(PROBLEM TO SOLVE)
Nothing but the lines below from the one holding "New Zealand, site TGH_unknown, 2021-02-04" up to and including the one holding "scientific name: Aves" should be copied, exactly and without pictures.

(DATA UNDER STUDY)
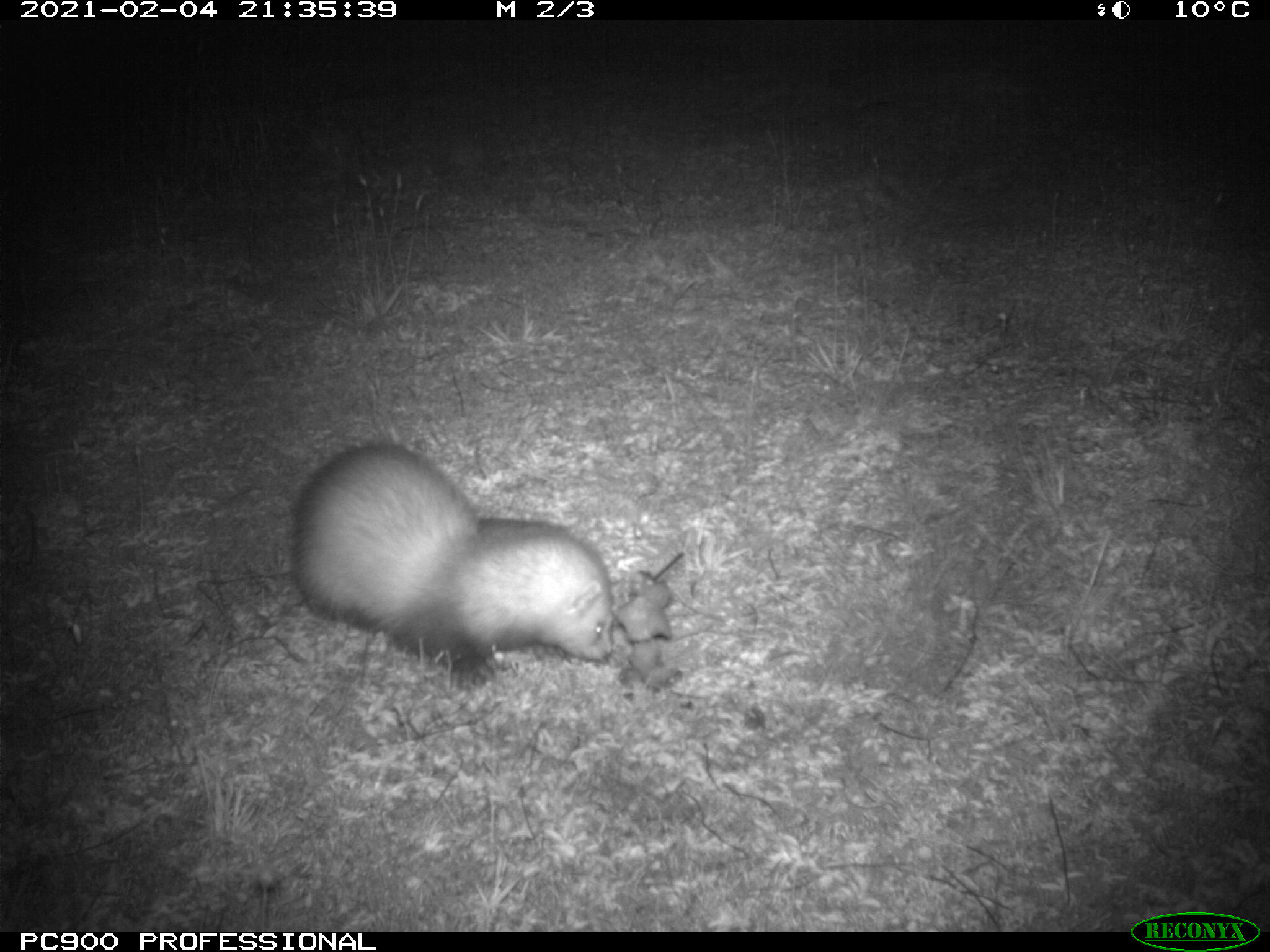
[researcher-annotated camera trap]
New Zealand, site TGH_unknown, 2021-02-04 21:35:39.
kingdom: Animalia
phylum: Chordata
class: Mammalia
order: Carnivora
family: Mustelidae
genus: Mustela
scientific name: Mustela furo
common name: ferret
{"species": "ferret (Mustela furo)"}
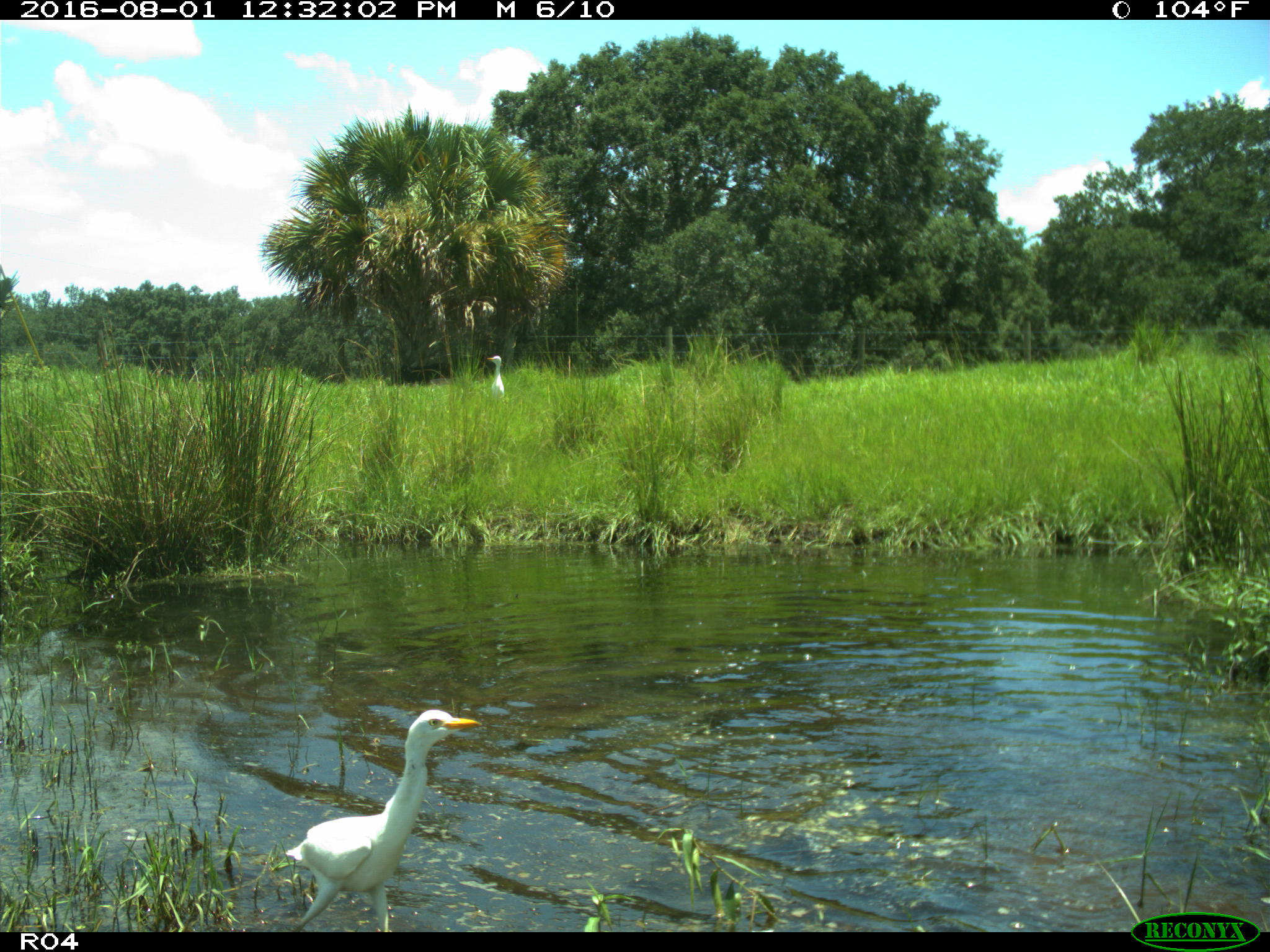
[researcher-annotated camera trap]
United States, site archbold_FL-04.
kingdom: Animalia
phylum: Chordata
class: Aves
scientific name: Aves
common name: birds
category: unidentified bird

* * *

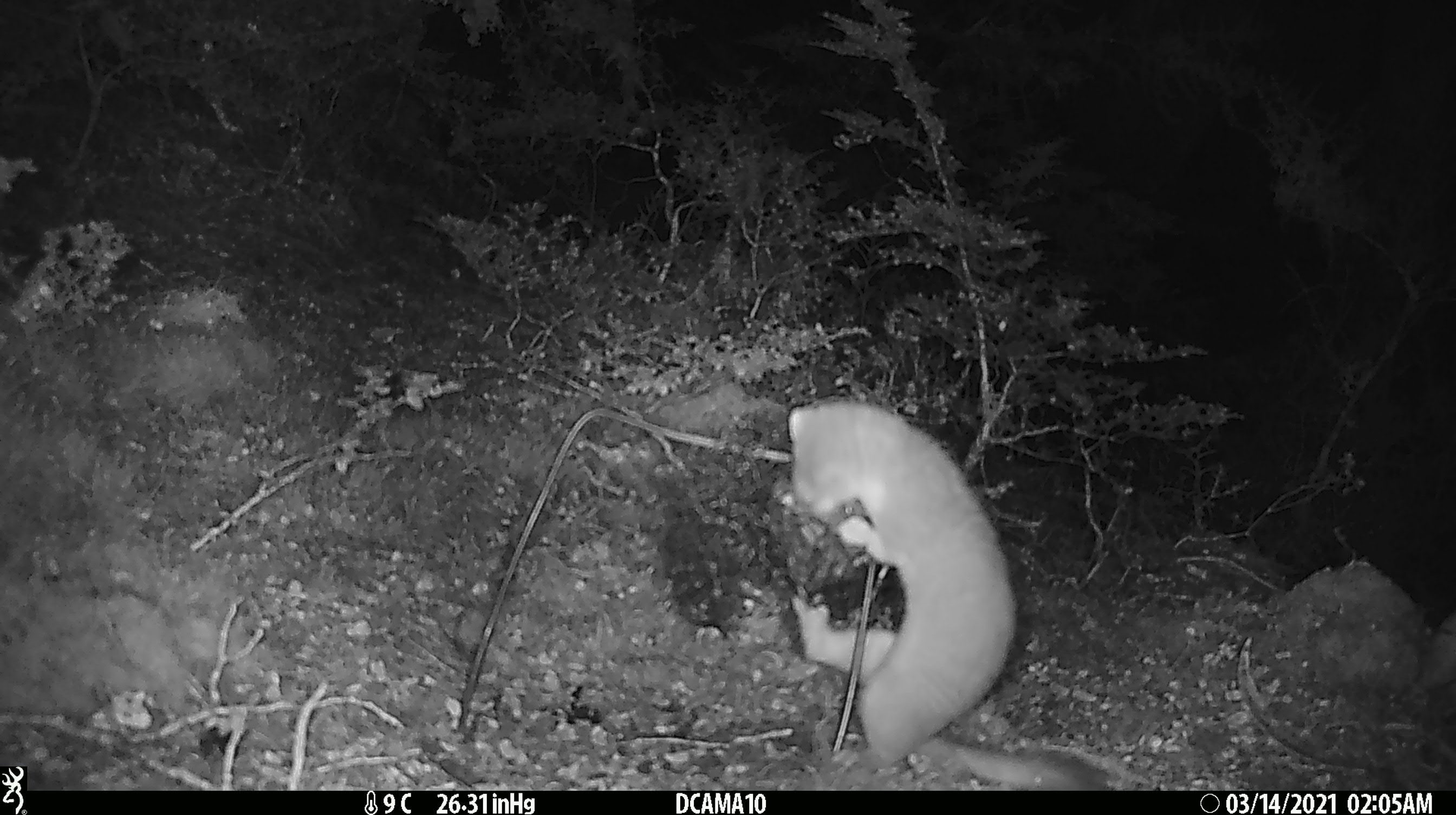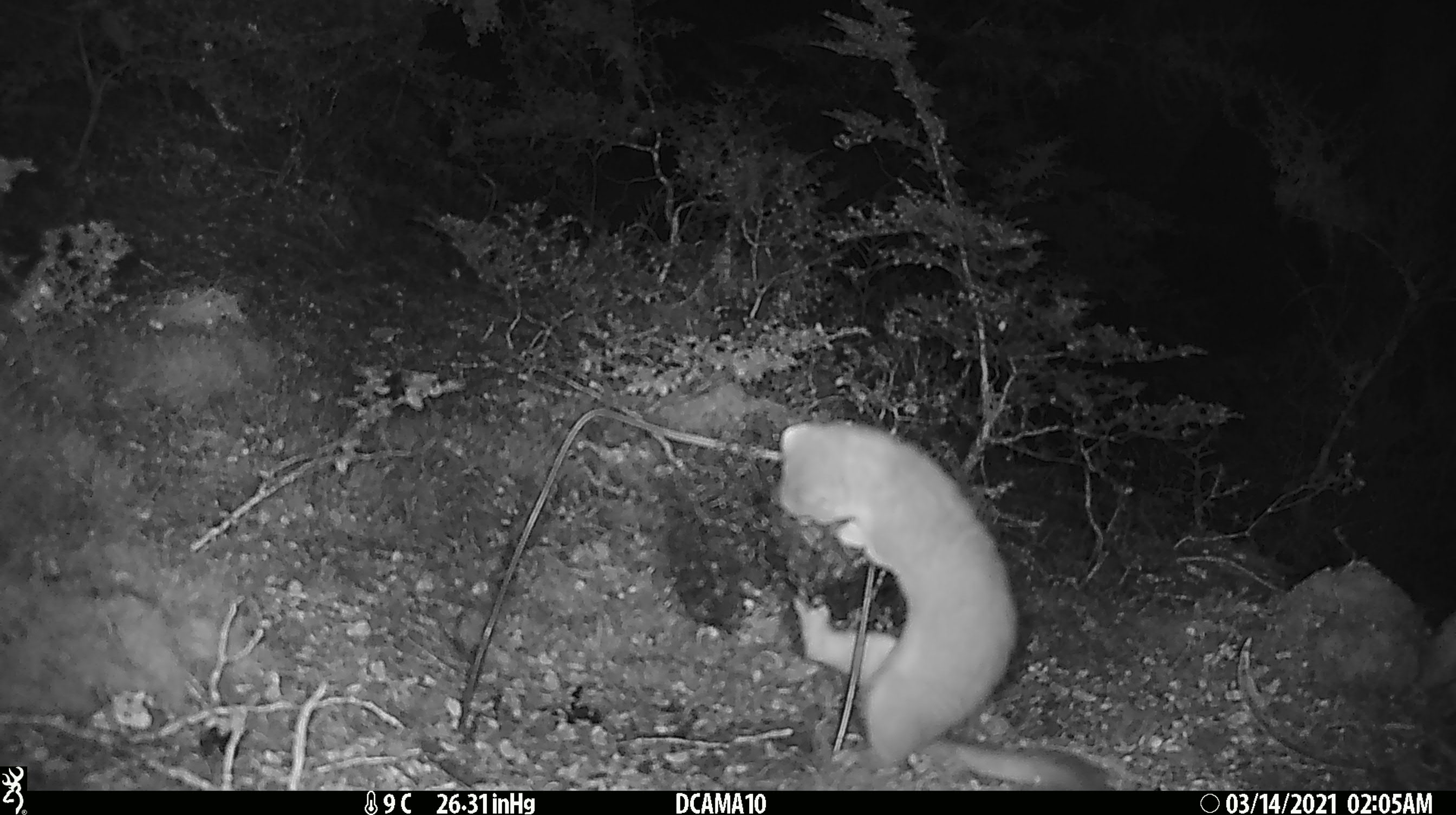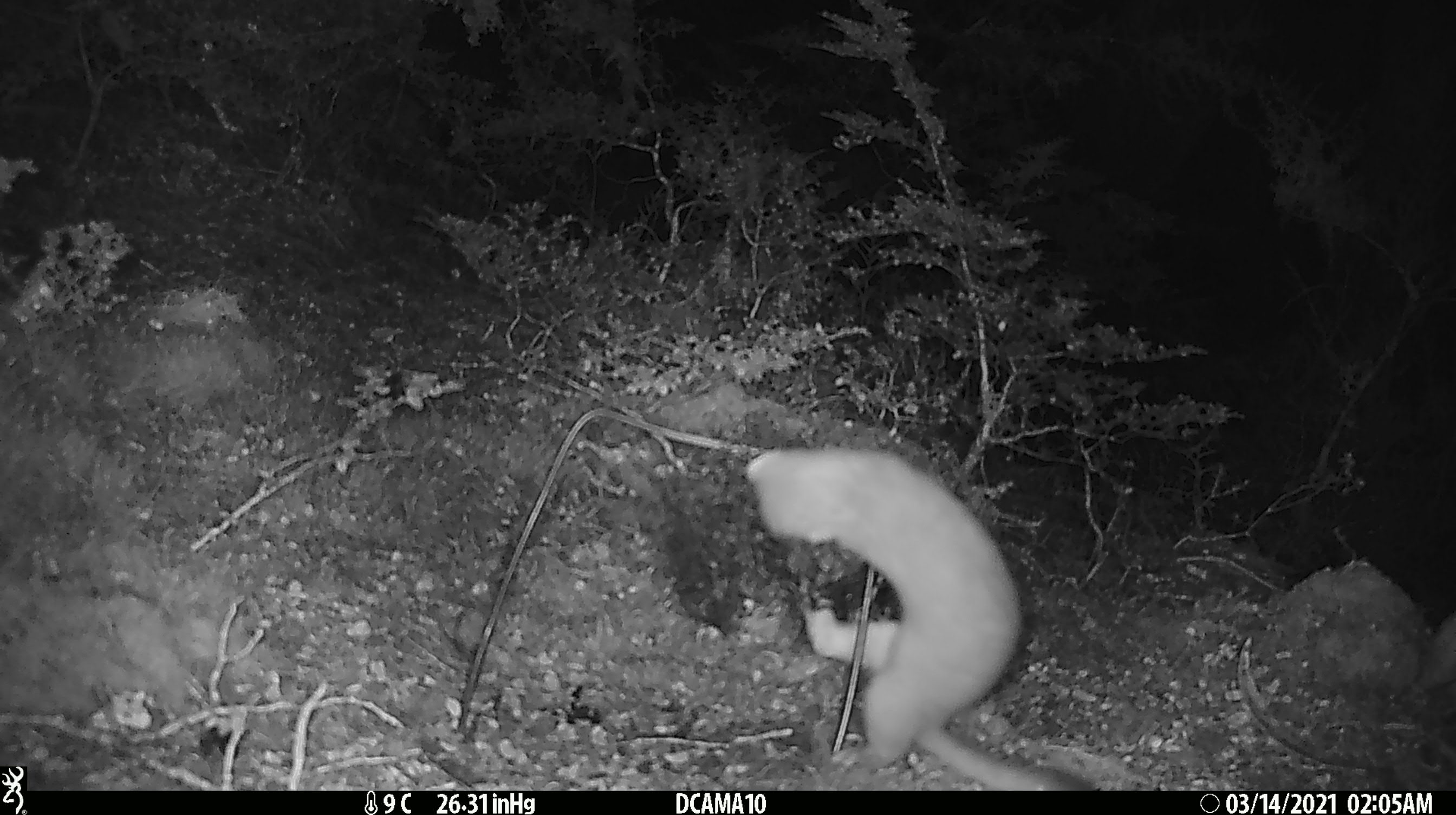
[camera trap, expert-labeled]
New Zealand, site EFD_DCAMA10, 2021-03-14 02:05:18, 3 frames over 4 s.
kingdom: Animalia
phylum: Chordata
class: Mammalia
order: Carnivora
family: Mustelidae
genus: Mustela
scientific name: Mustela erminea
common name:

(OUTPUT FOR THIS TASK)
New Zealand, site TGH_unknown, 2021-02-04 21:35:39.
kingdom: Animalia
phylum: Chordata
class: Mammalia
order: Carnivora
family: Mustelidae
genus: Mustela
scientific name: Mustela furo
common name: ferret
{"species": "ferret (Mustela furo)"}
[researcher-annotated camera trap]
United States, site archbold_FL-04.
kingdom: Animalia
phylum: Chordata
class: Aves
scientific name: Aves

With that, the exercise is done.